China stepped up its crackdown today against the banned Falun Gong spiritual movement, which protested in silence for a sixth consecutive day, by passing a law that opens the way for death sentences for group leaders.
Police hauled away several dozen protesters as hundreds of tourists enjoying a bright autumn day on Tiananmen Square looked on. There apparently was no repeat of Thursday's violence when police beat, kicked, bloodied and yanked the hair of several elderly protesters.
By a unanimous vote, the 114-member executive committee of the National People's Congress ruled that leaders of religious cults may be prosecuted for murder and endangering national security--two of China's most serious crimes. The government characterized Falun Gong as a "cult" on Thursday, asserting that 1,400 people have died as a result of their involvement in the Buddhist-like spiritual movement. The government charges that most those deaths were a result of Falun Gong encouraging its followers to stop going to the doctor--a charge denied by Li Hongzhi, Falun Gong's leader, who is based in the New York borough of Queens.
"The decision says that courts, prosecutors, police and administrative judicial organs must be on full alert for cult activities and smash them rigorously in accordance with the law," the official New China News Agency reported. In a sign of the government's willingness to impose the harshest possible measures on movement leaders, the news agency mentioned the case of Liu Jiaguo, the leader of a popular group called Principal God in Hunan province. Liu was charged with raping 11 women and executed.
Today's vote marked another step in China's troubled campaign to suppress the Falun Gong movement--which preaches conventional morality and believes its practice is beneficial to the body's qi, or fundamental energy. The suppression campaign began on July 22 and has dominated China's state-controlled airwaves and newspapers ever since.
The persistent protests and the fact that thousands of Falun Gong followers have come to Beijing in recent weeks to oppose the ban are signs that the government is having difficulty crushing the movement. More than 3,000 people have been arrested in Beijing in the last month, and the Beijing Morning Post reported today that police discovered 201 Falun Gong practitioners living illegally in rented rooms in the city during a mid-October sweep.
The crackdown's difficulty apparently stems from two sources. First, after 20 years of economic reforms and unprecedented personal freedom, Chinese people are much less easily cowed by government dictates than before.
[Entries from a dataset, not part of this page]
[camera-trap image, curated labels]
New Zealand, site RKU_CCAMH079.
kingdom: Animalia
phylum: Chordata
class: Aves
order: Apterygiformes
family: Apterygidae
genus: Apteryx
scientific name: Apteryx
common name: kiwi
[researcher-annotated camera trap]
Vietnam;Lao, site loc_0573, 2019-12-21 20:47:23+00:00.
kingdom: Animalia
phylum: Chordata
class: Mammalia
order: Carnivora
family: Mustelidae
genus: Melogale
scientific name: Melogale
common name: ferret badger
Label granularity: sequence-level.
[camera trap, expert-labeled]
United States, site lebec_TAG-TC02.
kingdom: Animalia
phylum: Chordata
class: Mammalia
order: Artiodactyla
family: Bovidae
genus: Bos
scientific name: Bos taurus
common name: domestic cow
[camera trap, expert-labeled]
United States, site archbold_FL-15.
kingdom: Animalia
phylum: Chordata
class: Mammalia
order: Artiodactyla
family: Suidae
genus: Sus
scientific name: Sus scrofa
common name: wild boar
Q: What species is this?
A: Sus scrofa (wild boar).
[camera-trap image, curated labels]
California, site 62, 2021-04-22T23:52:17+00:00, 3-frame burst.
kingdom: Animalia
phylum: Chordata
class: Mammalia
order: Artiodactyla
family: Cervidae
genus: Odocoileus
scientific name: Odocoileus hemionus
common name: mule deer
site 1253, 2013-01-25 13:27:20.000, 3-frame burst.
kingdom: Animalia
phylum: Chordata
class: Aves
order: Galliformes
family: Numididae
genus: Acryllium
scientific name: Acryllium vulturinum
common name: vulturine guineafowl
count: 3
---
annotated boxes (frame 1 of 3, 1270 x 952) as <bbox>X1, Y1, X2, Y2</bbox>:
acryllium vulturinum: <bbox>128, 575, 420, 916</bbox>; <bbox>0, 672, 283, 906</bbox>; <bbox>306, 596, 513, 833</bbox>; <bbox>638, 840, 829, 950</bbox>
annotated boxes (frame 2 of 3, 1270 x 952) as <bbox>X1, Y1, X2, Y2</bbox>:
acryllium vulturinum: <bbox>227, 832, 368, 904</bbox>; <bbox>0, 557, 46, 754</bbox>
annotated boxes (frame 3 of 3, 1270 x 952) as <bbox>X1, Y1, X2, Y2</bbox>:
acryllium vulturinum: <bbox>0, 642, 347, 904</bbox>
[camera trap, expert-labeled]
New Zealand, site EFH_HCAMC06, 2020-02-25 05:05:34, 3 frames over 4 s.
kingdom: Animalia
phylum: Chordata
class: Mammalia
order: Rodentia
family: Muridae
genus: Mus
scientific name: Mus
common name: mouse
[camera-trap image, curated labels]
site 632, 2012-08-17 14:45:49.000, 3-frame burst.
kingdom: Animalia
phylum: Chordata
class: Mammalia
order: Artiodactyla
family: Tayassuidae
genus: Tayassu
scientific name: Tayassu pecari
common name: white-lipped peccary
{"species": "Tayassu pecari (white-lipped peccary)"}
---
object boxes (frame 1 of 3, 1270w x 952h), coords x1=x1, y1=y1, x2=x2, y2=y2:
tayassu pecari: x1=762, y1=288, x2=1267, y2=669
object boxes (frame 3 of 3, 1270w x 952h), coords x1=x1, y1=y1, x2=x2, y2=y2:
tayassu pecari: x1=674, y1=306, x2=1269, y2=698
Second, because of widespread corruption and a crisis in its own values, the Communist Party simply isn't as effective as it used to be at smashing organizations such as Falun Gong, especially when they do not appear to challenge the state directly.
In an attempt to convince Communist Party faithful that Falun Gong constitutes a clear and present danger to China's national security, the New China News Agency quoted Chinese legislators as saying the movement's challenge to the party is "unprecedented in the 50-year history of the People's Republic in terms of the size of its organization, its influence, number of illegal publications as well as the damages it brought to the society."
CAPTION: Military police usher Falun Gong members into a van in Tiananmen Square, where protests continued for a sixth day.